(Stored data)
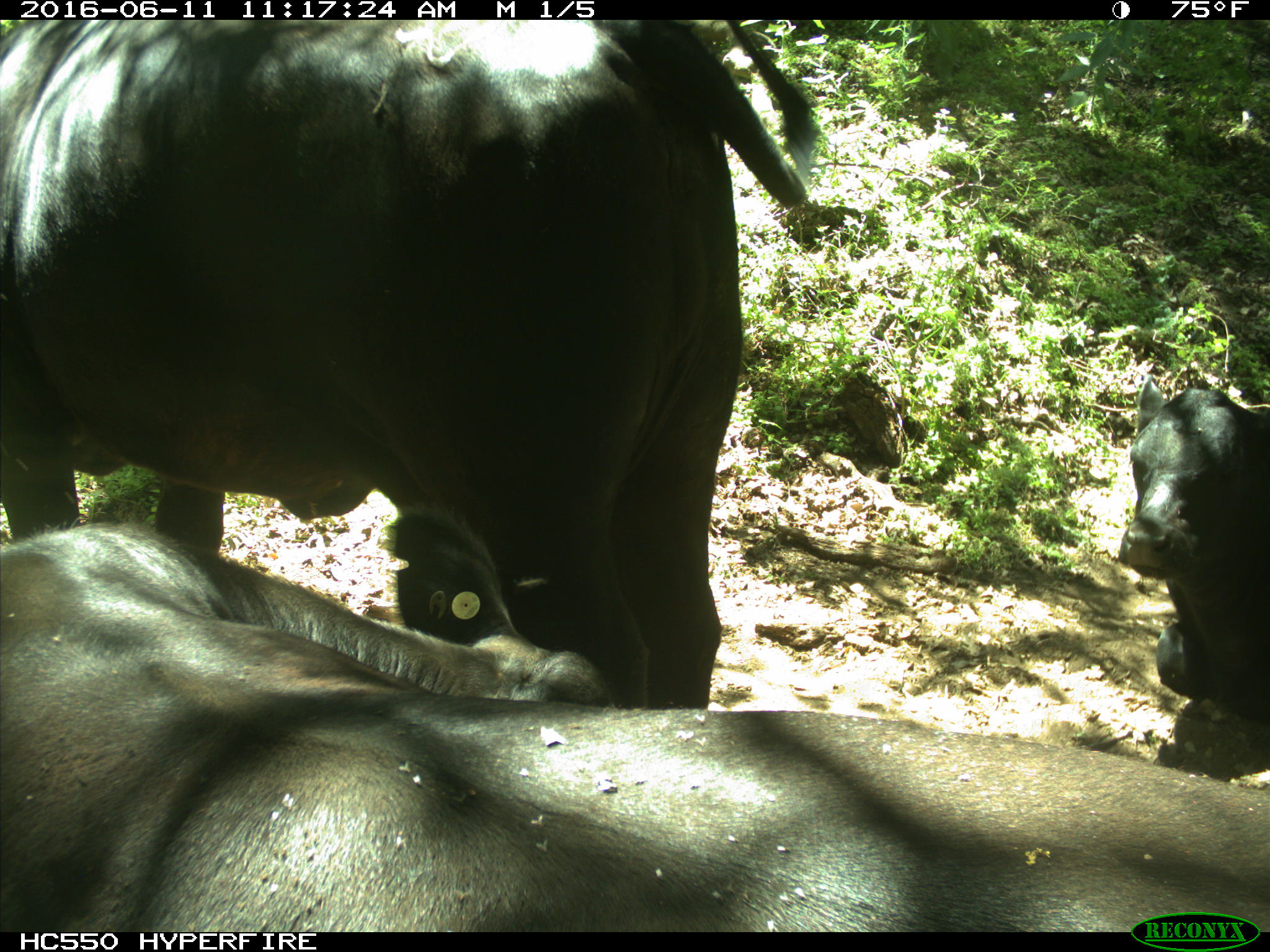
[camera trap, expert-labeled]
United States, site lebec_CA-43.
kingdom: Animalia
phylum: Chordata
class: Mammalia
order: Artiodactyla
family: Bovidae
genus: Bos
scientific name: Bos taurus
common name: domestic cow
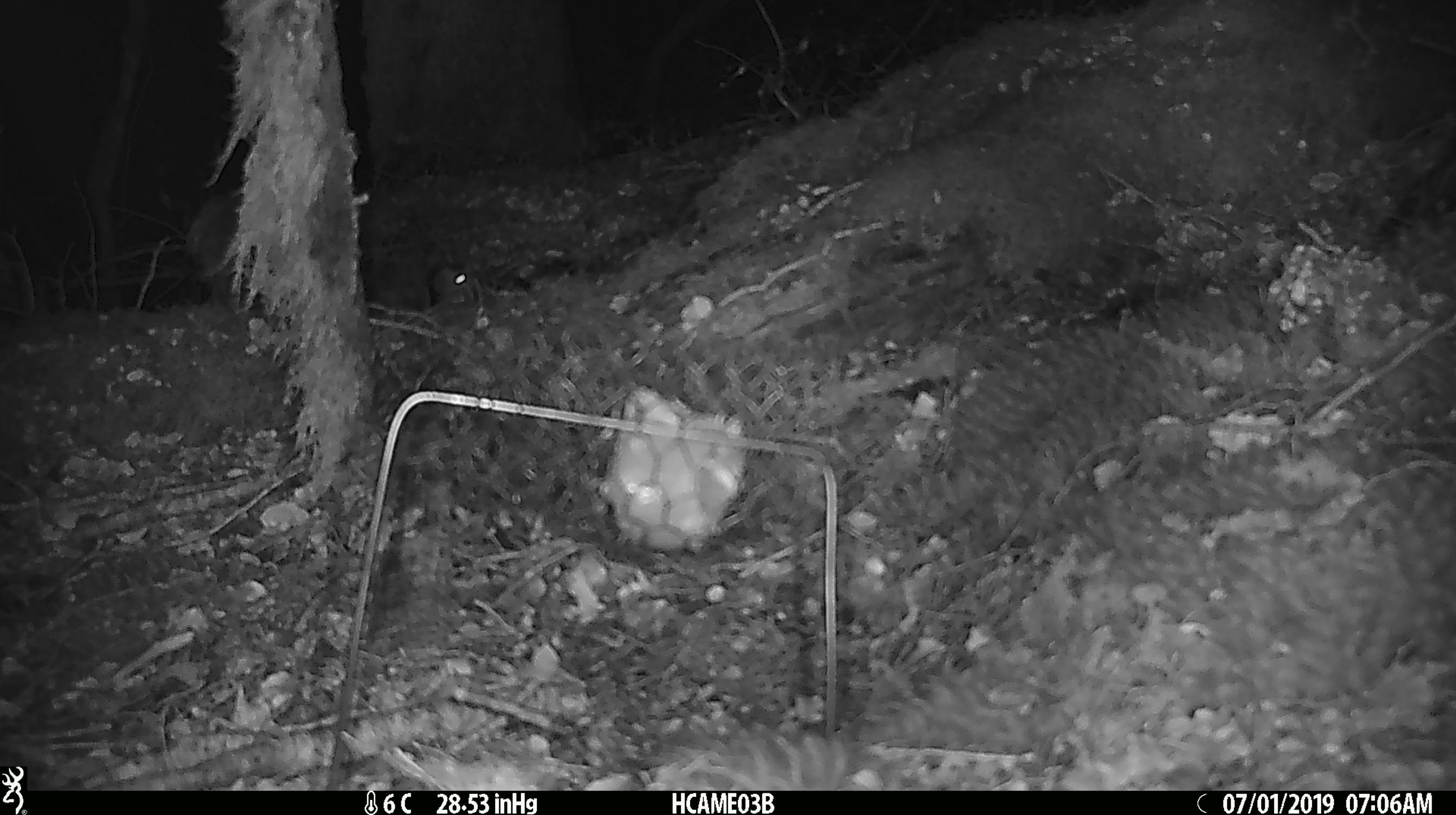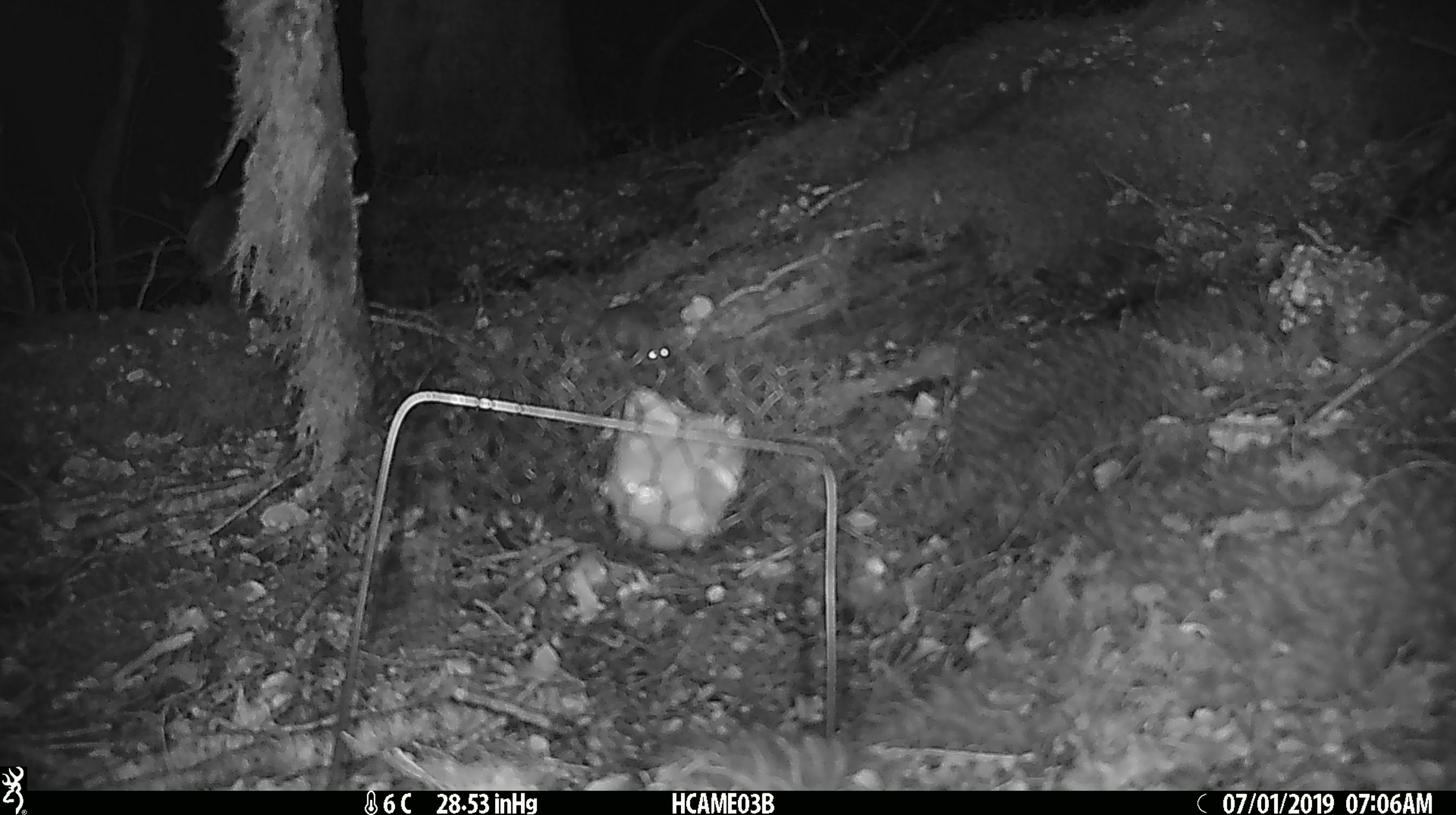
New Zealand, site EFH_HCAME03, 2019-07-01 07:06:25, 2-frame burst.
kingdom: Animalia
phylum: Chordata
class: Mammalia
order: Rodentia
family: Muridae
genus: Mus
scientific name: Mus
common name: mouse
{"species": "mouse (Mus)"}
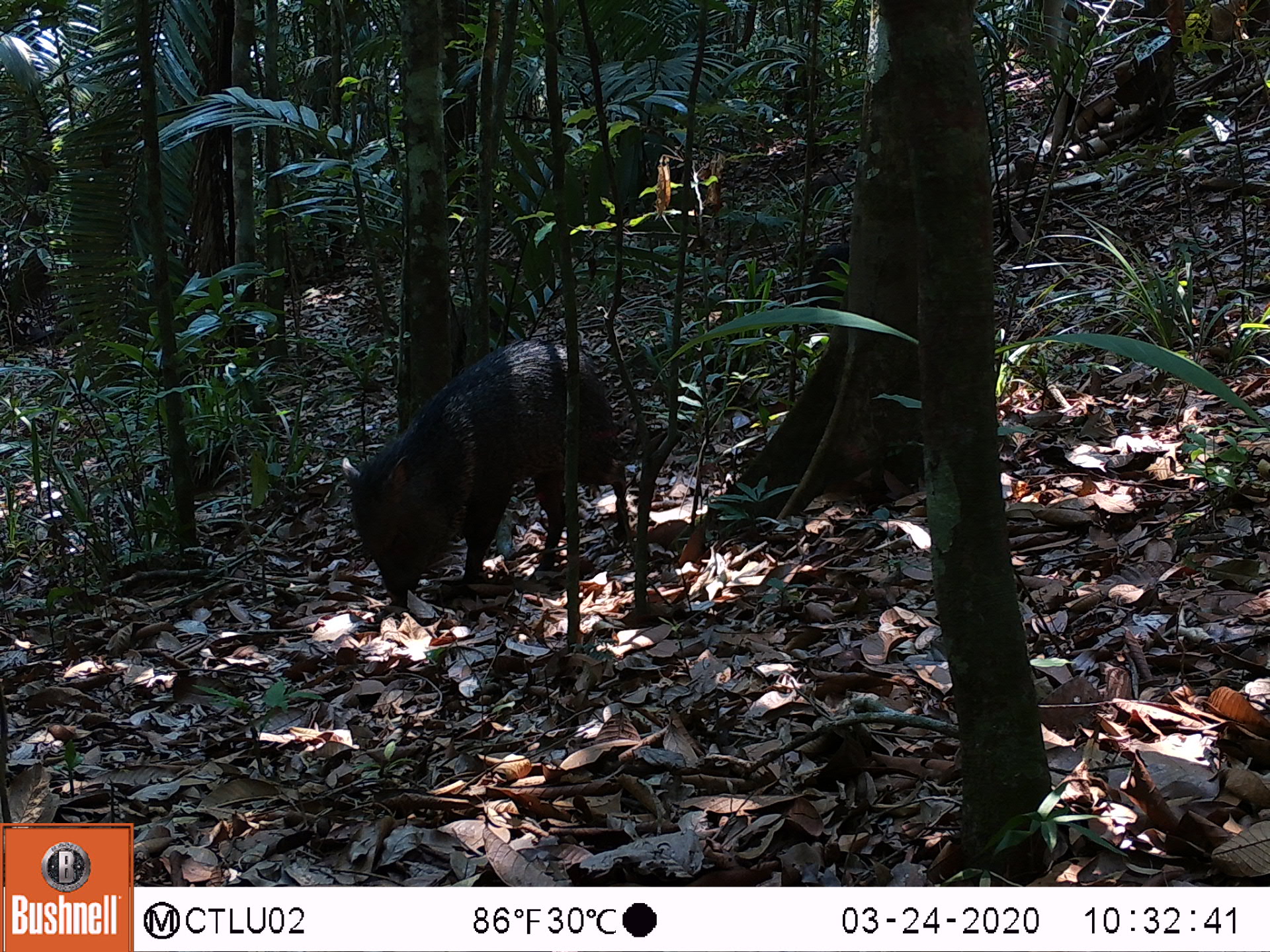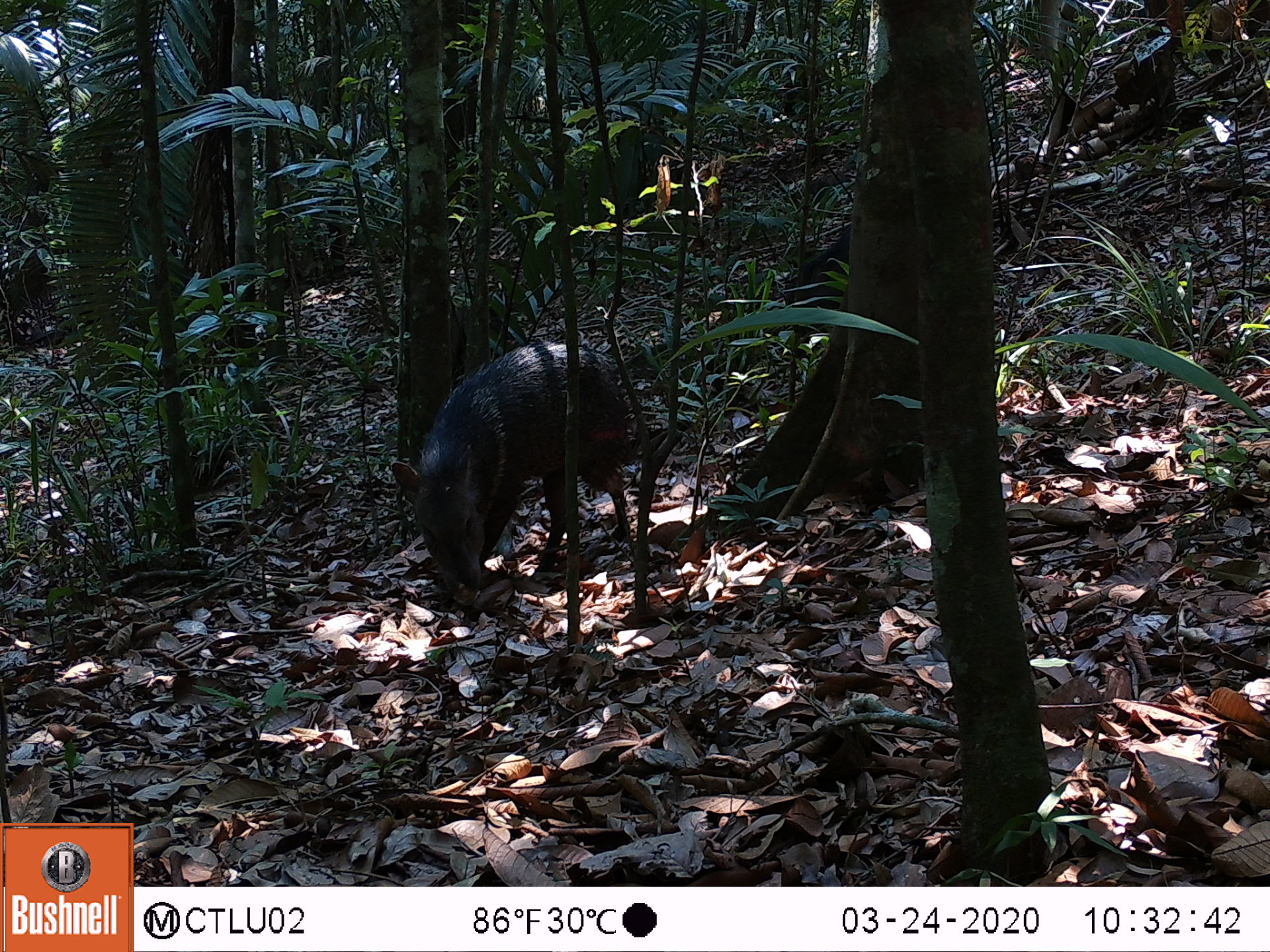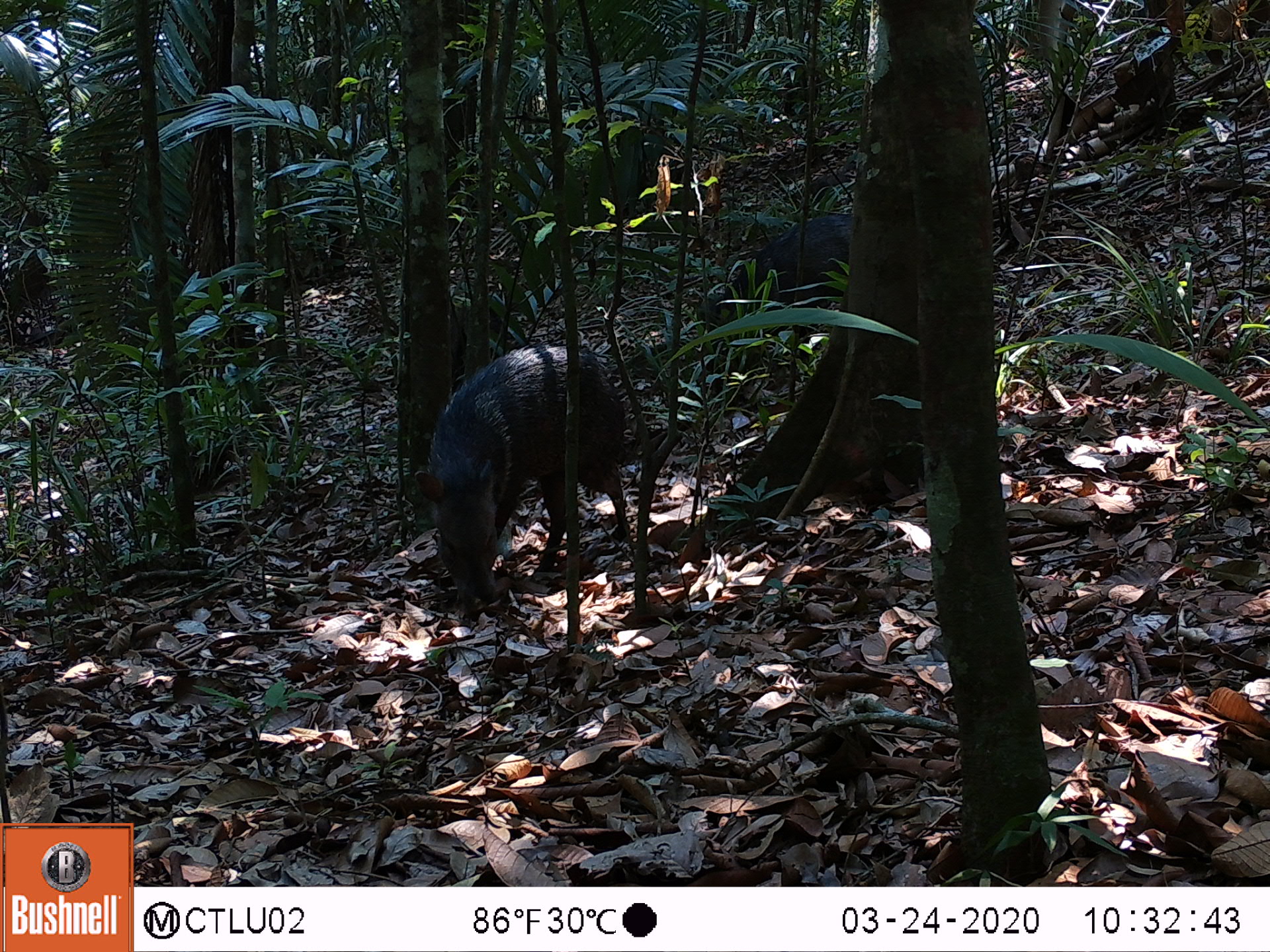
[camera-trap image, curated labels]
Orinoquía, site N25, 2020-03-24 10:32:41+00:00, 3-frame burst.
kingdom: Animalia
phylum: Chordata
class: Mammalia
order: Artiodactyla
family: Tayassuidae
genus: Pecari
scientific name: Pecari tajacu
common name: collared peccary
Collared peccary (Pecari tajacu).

§ WORK REQUEST:
The pictures stay out; copy the rest of the data word for word.

§ RESPONSE FOR THIS EXERCISE:
[camera trap, expert-labeled]
United States, site lebec_CA-43.
kingdom: Animalia
phylum: Chordata
class: Mammalia
order: Artiodactyla
family: Bovidae
genus: Bos
scientific name: Bos taurus
common name: domestic cow
New Zealand, site EFH_HCAME03, 2019-07-01 07:06:25, 2-frame burst.
kingdom: Animalia
phylum: Chordata
class: Mammalia
order: Rodentia
family: Muridae
genus: Mus
scientific name: Mus
common name: mouse
{"species": "mouse (Mus)"}
[camera-trap image, curated labels]
Orinoquía, site N25, 2020-03-24 10:32:41+00:00, 3-frame burst.
kingdom: Animalia
phylum: Chordata
class: Mammalia
order: Artiodactyla
family: Tayassuidae
genus: Pecari
scientific name: Pecari tajacu
common name: collared peccary
Collared peccary (Pecari tajacu).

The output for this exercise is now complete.